* Passage:
>>
The Nutrition Environment Measurement Survey for Stores (NEMS-S) was originally developed to measure healthy food options in grocery and convenience stores in neighbourhoods differing by income and community design. The tool has been tested extensively for reliability (test-retest and inter-rater) and validity (face and construct validity) (Glanz et al. 2007).The in-store survey is completed by a trained rater, for each food store, based on structured observations of price, availability and quality for ten indicator food categories: milk, bread, fruit and vegetables (fresh, frozen and canned), ground beef, hot dogs, frozen dinners, baked goods, beverages, chips, and cereal (Glanz et al. 2007). A composite score from each food category was used to assess the overall "healthiness" of a store, with higher score indicating a wider variety of healthy options at prices either equal to, or lower than, less healthy options within a comparable category. The in-store survey has been adapted for the Canadian context by researchers at the University of Alberta, including a wider list of fruits and vegetables for assessment, as well as additional sections for canned and frozen produce (Susan Buhler, personal communication, January 7, 2011).

Neighbourhoods were characterized as high, mid and low SES using the Material and Social Deprivation Index, a tool developed by the Institut national de sante publique (INSPQ) in Quebec (Pampalon et al. 2009) and which has been frequently adapted to characterize neighbourhood-level SES (Apparicio, Cloutier, and Shearmur 2007; Smoyer-Tomic et al. 2008; Pouliot and Hamelin 2009). The Material and Social Deprivation Index is based on material indicators of income, employment and education, and social indicators of marital status, lone parent status and living alone status (Pampalon et al. 2009). A material and social deprivation index was developed for Quebec and Canada. Data used for this index were derived from Statistics Canada's 2006 Census and projected data from the City of Saskatoon, up to 2010. Z-scores were calculated for each variable for each neighbourhood, and the sum of these values was used to divide neighbourhoods into categories of high, mid and low SES, (n=20 neighbourhoods of each type). Data on proportion of Aboriginal ancestry, by neighbourhood, was gathered from Statistics Canada's 2011 Census.

The decision to undertake a neighbourhood-level analysis, rather than a census tract-level analysis--as has been done in some Canadian studies (Apparicio, Cloutier, and Shearmur 2007; Black et al. 2011)--was based on several considerations. Previous studies of Saskatoon's food environment (Kershaw et al. 2010) and other pivotal health-related studies in the city (Lemstra, Neudorf, and Beaudin 2007) are neighbourhood-based. It was felt that keeping this present study at the neighbourhood-level would facilitate intra-city comparability of this study's findings.
<<
* Prompt A: Please write out the food environment passage, beginning at the words "The decision to" and stopping after "this study's findings.".
* Prompt B: Continue the food environment passage from the point where it ends.

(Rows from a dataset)
>>
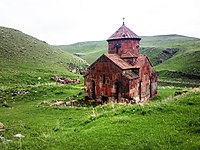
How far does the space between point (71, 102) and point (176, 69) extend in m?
58.9

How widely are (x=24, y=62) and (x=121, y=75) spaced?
36.4 m

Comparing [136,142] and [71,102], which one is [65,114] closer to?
[71,102]

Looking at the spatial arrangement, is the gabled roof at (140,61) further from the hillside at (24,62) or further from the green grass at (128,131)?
the hillside at (24,62)

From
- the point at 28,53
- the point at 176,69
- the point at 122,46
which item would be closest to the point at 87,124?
the point at 122,46

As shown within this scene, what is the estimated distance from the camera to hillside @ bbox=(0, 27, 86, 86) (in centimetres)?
4462

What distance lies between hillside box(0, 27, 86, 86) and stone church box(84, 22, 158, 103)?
17.1 m

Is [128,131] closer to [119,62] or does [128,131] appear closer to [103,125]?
[103,125]

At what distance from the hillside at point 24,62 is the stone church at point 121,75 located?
17051mm

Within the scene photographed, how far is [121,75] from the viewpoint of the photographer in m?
27.3

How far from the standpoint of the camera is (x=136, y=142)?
424 inches

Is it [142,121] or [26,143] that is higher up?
[142,121]

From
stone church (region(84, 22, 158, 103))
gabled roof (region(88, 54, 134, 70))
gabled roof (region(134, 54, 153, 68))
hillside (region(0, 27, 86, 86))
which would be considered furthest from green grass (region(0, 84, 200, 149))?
hillside (region(0, 27, 86, 86))

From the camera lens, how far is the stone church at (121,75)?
27.4 m

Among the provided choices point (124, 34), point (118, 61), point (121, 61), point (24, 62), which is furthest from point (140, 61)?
point (24, 62)
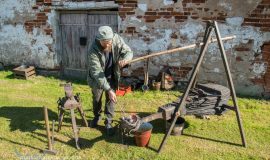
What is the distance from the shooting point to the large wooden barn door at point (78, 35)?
9259 mm

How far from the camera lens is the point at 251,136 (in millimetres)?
6211

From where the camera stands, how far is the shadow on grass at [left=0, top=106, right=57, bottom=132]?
6.68 metres

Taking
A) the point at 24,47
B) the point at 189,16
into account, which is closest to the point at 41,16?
the point at 24,47

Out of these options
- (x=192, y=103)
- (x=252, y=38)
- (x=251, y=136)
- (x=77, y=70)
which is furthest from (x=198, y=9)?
(x=77, y=70)

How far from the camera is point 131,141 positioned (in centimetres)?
608

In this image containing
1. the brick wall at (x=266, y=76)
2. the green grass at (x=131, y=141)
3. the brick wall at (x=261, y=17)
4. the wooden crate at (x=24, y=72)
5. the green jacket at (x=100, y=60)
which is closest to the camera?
the green grass at (x=131, y=141)

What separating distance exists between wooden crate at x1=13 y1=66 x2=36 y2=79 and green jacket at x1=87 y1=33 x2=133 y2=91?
170 inches

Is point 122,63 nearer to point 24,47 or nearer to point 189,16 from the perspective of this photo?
point 189,16

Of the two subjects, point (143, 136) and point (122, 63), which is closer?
point (143, 136)

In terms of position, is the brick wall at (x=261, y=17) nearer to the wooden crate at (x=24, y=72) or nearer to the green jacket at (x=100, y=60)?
the green jacket at (x=100, y=60)

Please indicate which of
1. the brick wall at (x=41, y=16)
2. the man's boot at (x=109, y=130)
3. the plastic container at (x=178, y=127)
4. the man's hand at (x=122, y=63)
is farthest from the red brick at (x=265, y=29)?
the brick wall at (x=41, y=16)

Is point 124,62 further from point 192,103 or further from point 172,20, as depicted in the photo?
point 172,20

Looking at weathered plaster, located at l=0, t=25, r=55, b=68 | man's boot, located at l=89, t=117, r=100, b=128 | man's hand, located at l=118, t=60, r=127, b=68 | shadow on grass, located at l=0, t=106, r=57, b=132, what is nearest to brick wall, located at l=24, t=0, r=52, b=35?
weathered plaster, located at l=0, t=25, r=55, b=68

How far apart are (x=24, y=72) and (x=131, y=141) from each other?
5.09 meters
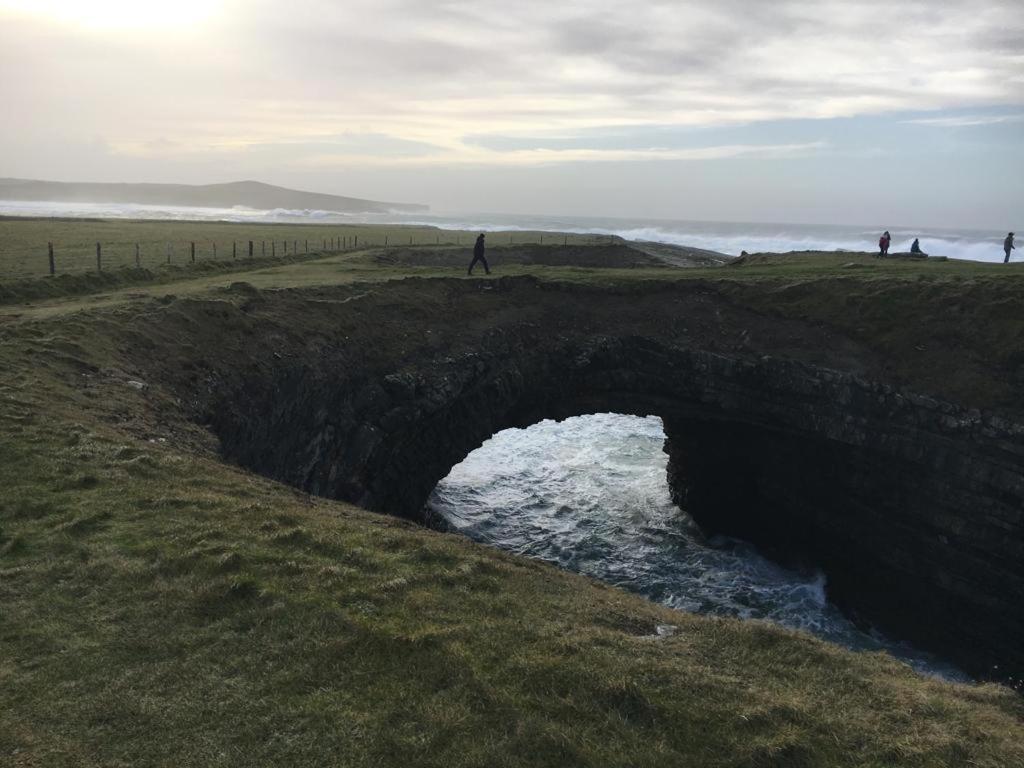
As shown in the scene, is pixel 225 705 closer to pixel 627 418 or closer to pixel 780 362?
pixel 780 362

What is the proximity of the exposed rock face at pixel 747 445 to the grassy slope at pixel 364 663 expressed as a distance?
8.62 m

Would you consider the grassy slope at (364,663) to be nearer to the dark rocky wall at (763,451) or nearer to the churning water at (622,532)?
the dark rocky wall at (763,451)

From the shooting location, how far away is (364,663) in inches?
291

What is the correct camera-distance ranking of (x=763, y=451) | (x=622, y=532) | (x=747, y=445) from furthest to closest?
(x=747, y=445)
(x=622, y=532)
(x=763, y=451)

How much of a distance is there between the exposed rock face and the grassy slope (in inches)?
339

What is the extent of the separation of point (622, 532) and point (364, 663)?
2302 centimetres

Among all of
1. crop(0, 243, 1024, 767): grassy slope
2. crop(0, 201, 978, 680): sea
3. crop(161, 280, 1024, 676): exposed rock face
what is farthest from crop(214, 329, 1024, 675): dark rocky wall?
crop(0, 243, 1024, 767): grassy slope

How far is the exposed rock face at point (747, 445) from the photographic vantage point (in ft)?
69.9

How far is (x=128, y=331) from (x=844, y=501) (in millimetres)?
25662

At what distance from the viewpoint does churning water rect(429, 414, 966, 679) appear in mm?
24094

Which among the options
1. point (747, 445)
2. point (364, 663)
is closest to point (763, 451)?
point (747, 445)

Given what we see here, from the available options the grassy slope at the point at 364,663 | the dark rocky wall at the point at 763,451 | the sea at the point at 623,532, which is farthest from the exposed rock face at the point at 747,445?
the grassy slope at the point at 364,663

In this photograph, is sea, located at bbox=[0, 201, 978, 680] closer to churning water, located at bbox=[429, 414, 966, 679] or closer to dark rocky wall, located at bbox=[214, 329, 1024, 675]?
churning water, located at bbox=[429, 414, 966, 679]

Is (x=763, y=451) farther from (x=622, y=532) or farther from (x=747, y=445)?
(x=622, y=532)
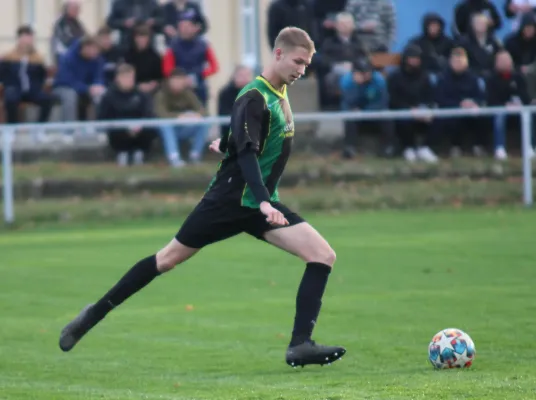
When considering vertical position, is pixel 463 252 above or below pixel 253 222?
below

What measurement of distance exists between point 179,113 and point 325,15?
132 inches

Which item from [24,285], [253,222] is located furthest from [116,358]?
[24,285]

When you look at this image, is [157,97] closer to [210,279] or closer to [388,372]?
[210,279]

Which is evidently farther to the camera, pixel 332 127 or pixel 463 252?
pixel 332 127

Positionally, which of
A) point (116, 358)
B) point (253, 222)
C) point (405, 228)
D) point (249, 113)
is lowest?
point (405, 228)

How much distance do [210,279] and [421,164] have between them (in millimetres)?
8353

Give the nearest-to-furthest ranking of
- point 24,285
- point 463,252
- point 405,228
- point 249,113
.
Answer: point 249,113
point 24,285
point 463,252
point 405,228

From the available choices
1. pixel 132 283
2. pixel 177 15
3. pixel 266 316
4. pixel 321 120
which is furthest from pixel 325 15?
pixel 132 283

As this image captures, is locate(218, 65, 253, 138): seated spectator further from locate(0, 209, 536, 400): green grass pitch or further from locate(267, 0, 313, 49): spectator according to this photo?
locate(0, 209, 536, 400): green grass pitch

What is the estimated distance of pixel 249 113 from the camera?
828 cm

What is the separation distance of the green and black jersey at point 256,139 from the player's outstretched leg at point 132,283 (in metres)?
0.45

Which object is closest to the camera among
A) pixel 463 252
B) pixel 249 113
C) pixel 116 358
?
pixel 249 113

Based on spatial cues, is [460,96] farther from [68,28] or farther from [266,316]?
[266,316]

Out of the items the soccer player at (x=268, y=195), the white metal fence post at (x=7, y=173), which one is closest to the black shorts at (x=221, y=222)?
the soccer player at (x=268, y=195)
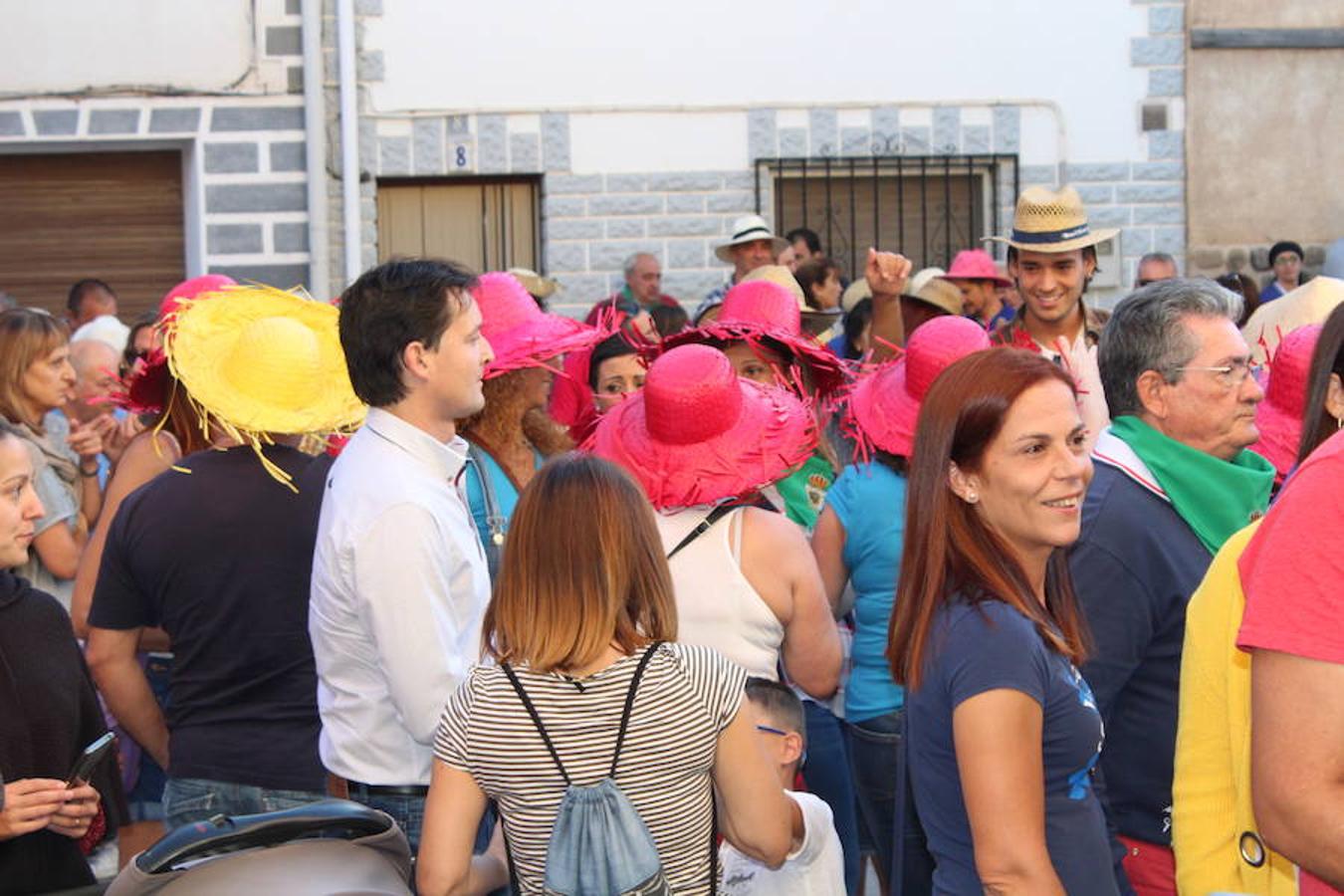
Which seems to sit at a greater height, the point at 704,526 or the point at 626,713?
the point at 704,526

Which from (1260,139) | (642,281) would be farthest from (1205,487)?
(1260,139)

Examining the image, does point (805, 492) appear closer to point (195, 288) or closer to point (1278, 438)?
point (1278, 438)

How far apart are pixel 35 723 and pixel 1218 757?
2.28m

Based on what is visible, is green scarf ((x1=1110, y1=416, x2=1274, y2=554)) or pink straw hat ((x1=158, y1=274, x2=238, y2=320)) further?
pink straw hat ((x1=158, y1=274, x2=238, y2=320))

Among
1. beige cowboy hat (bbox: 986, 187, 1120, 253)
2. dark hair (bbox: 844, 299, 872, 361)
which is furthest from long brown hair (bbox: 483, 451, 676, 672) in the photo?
dark hair (bbox: 844, 299, 872, 361)

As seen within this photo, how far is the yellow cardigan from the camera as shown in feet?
8.39

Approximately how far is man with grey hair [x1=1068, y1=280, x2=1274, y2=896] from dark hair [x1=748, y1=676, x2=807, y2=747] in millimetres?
697

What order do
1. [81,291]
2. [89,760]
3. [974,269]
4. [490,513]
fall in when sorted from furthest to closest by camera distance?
[81,291] → [974,269] → [490,513] → [89,760]

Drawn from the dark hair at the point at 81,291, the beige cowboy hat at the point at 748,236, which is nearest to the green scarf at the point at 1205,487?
the beige cowboy hat at the point at 748,236

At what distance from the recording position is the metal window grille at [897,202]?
1222cm

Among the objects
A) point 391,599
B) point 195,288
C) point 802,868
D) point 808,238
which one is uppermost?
point 808,238

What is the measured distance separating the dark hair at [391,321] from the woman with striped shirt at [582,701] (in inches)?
28.2

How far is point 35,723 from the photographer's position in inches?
146

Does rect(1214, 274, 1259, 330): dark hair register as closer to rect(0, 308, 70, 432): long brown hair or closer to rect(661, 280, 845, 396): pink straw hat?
rect(661, 280, 845, 396): pink straw hat
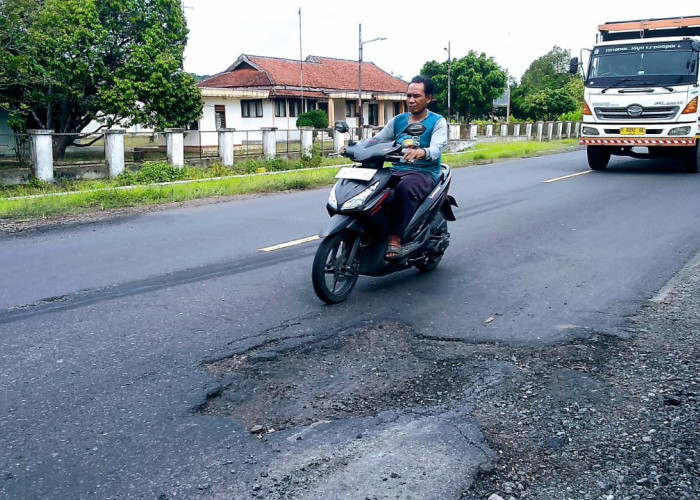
<<
* Right answer A:
The decision to undertake a neighbourhood-level analysis, rather than a census tract-level analysis--as has been done in some Canadian studies (Apparicio, Cloutier, and Shearmur 2007; Black et al. 2011)--was based on several considerations. Previous studies of Saskatoon's food environment (Kershaw et al. 2010) and other pivotal health-related studies in the city (Lemstra, Neudorf, and Beaudin 2007) are neighbourhood-based. It was felt that keeping this present study at the neighbourhood-level would facilitate intra-city comparability of this study's findings.

* Right answer B:
Data Analysis

Mean in-store scores were calculated for the 18 neighbourhoods in which grocery stores are located. Fruit and vegetable access measures were based on the price and availability of 16 fruit and 16 vegetable varieties (fresh and frozen) available within grocery stores. While the original in-store measurement survey collected three dimensions of accessibility--price, availability and quality--the latter has not been included in the present analysis due to its greater degree of subjectivity. To measure price, the displayed cost of an item within a store is recorded and, to measure availability, the presence or absence of an item within a store is recorded by the rater. However, an assessment of quality is subject to the perception of the rater, where an item is recorded as being of acceptable or unacceptable quality (Glanz et al. 2007). Among the in-store raters of this study, there were several instances of non-consensus regarding the quality of an item within a store, such as the acceptability of a display of apples. Though quality (and, by extension, the desirability) of an item is an important metric, the researchers felt that the way in which this dimension was captured in the measurement tool had a high degree of subjectivity.

Using SPSS 21.0, t-tests assessed differences in the geographic distribution of grocery and convenience stores across neighbourhood types. Data gathered during store audits were used to calculate mean availability and price of fruits and vegetables in each grocery store. Data were also collected on the price per kilogram, or the price per item, for 32 individually-priced produce items within each store. Associations between price and availability measures and SES were assessed using ANOVAs (F-tests) and correlation ([r.sup.2]). Significance was set at [alpha]=0.05.


Table 1 indicates the distribution of food stores by neighbourhood type. Low SES neighbourhoods were found to have significantly more convenience stores than high and mid SES neighbourhoods (p=0.052), while high SES neighbourhoods had a higher proportion of grocery stores than low or mid SES neighbourhoods (p=0.007). Table 2 indicates that in-store scores across grocery stores did not vary by neighbourhood-level SES, but did vary by Aboriginal ancestry (p=0.037). While the availability of fruits and vegetables did not vary, it did vary by price, with lower SES neighbourhoods experiencing higher prices (p=0.035). This finding of higher prices was also reflected in neighbourhoods with more Aboriginal-identifying residents (p=0.02).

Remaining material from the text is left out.